• TEXTO DE LEITURA:
◆ ◆ ◆ ◆ ◆

Também comemorei a prisão de Fabrício Queiroz, ontem (18). O envolvimento do advogado de Flávio e Jair Bolsonaro na evidente tentativa de ocultação do ex-assessor do senador é uma bomba com potencial para deixar o presidente na defensiva enquanto durar seu mandato (sem falar nas revelações que devem surgir nas próximas semanas).
Se Bolsonaro pretendia colocar em prática suas insinuações de autogolpe, parece que o momento propício ficou para trás. Um golpe nunca é razoável, mas um golpe sob a liderança de uma família enrolada em um caso de corrupção das mais rasteiras não parece, sob nenhum ponto de vista, um bom negócio para as Forças Armadas.
Tabém assisti à esperada reportagem do Jornal Nacional sobre a prisão. Foi bem construída e tudo mais, mas não pude deixar de sentir um incômodo com o ar novelesco dado ao encarceramento de uma pessoa. Imagens de praticamente todos os momentos entre a invasão da casa em que Queiroz se encontrava até a sua chegada ao presídio onde permanecerá recluso, inclusive tomadas aéreas do helicóptero que o transportava.

◆ ◆ ◆ ◆ ◆

• MATERIAL FORNECIDO:
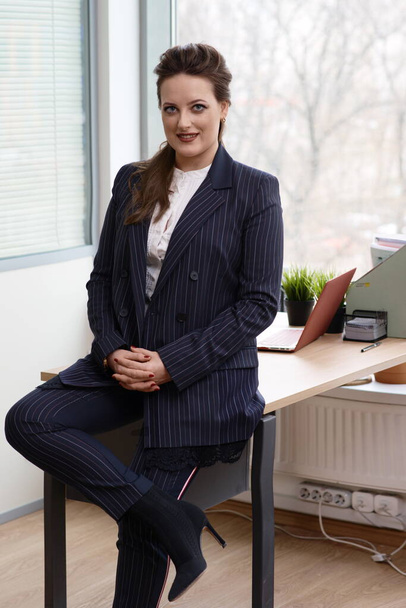 Young business woman dressed in elegant style - Photo, Image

◆ ◆ ◆ ◆ ◆

• PROBLEMAS A RESOLVER:
[A] Duplique sem alterações o trecho do texto sobre a prisão de Fabrício Queiroz que vai de "Se Bolsonaro pretendia" a "as Forças Armadas.".
[B] No texto sobre a prisão de Fabrício Queiroz, resuma de forma mais breve o parágrafo que começa com "Se Bolsonaro pretendia", mantendo as ideias principais.

• RESULTADOS DO EXERCÍCIO:
[A]
Se Bolsonaro pretendia colocar em prática suas insinuações de autogolpe, parece que o momento propício ficou para trás. Um golpe nunca é razoável, mas um golpe sob a liderança de uma família enrolada em um caso de corrupção das mais rasteiras não parece, sob nenhum ponto de vista, um bom negócio para as Forças Armadas.

[B] Se Bolsonaro pretendia concretizar suas insinuações de autogolpe, o momento propício parece ter passado. Um golpe nunca é razoável. Liderado por uma família envolvida em um caso de corrupção rasteira, ele não seria, de nenhum ponto de vista, um bom negócio para as Forças Armadas.